Originally posted by cooltouch Good catch!
I test drove one of those S-10s with the 4.3L back in 1993 and was quite impressed. Ended up getting a Ford Ranger XLT with the 3.0L. In retrospect I wished I would have gotten the one with the 4.0L instead, but it served me well enough. It was a good truck. I find that body style and size to be ideal. Sometimes -- actually most of the times -- I don't need some honking big full-sized truck to get done what needs to get done. I miss that old Ranger, though. I'd still like to find a clean used one -- either Ford or Chevy, heck, even Dodge for that matter -- to put back into my stable.

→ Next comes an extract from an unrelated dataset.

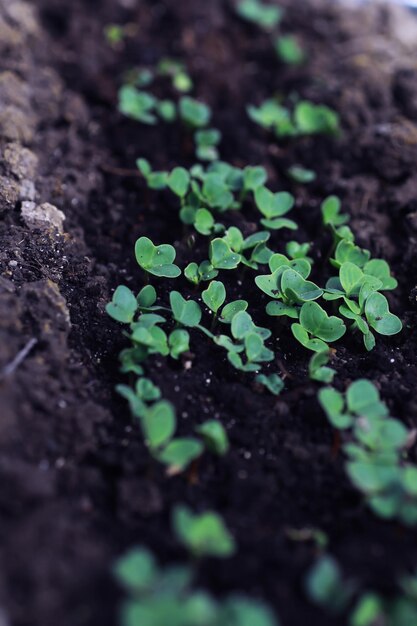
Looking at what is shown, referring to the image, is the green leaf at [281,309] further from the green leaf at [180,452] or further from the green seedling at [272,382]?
the green leaf at [180,452]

Actually, if you don't need 4WD, nice-looking Rangers are real common on the market around here, I know from all this shopping. (You could check out Craigslist.) I guess they're somewhat lighter-duty than S10s for about the same size, if seemingly popular enough with the four-wheeler set, hence the relative rarity/sometimes beaten-on-ness.
The smallness here is kind of an advantage, even if a full-sized one would probably end up more useful for some things, though we've got a lot of woodlot and some parking spots here that it'll probably be a lot easier to navigate with this guy. I think we've got plenty of power and at least durability, it seems mostly like they crammed a full-sized truck into smaller packaging ( I'm sure he'll have the usual maintenance delights about *that,*) really. This guy'll carry more like a half-ton, at least with some fresh springs, which ought to be good for about a bed's worth of gravel, and won't be the constraint on how much dirt he can hold.
We'll see about mileage, (This truck's surprisingly heavy for a little one) but this truck isn't *here* to log a lot of miles, just be there for utility and a backup/bad road conditions vehicle.
Being a little fair to some of the serious offroad types around here, it seems a lot of em do roll right into a self-serve carwash with sprayers once they get back from covering things in mud. This red dirt gets pretty hard to remove if left on something very long so you rarely see people driving around a while caked in mud for bona fides, I guess.
It's when the paint suspiciously doesn't show much of that that you wonder. I can usually see the difference between 'babied' and 'pristine.'
Also, as Corollas go, I'd love for my next sporty car project to do something with a mid-late Seventies Celica GT Liftback.
Or maybe an Alfa GTV/6, one of my bucket-list cars, and it seems the real afficionadoes have mastered the secrets of making them not-break-all-the-time.